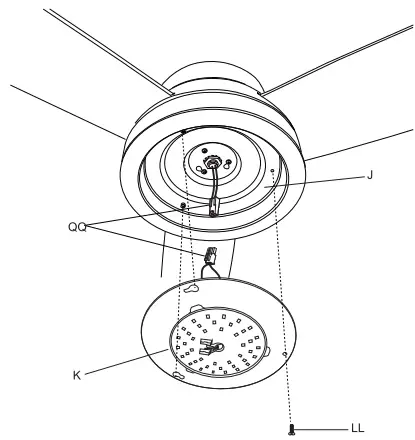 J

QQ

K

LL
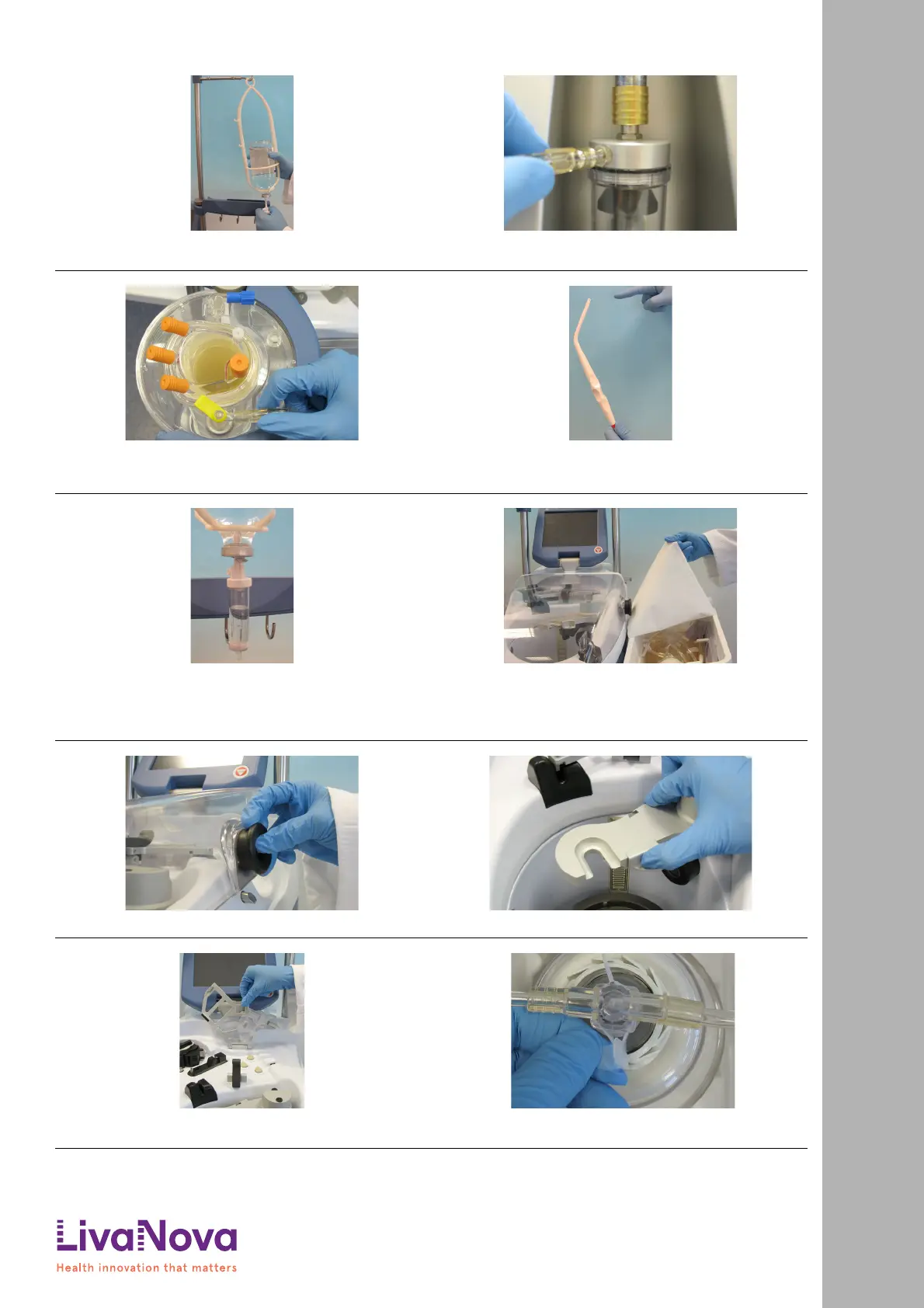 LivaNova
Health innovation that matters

**EXERCISE BRIEF:**
Would you transcribe the listing above line by line, exactly, leaving every picture out?

**RESPONSE:**
 J

QQ

K

LL
 LivaNova
Health innovation that matters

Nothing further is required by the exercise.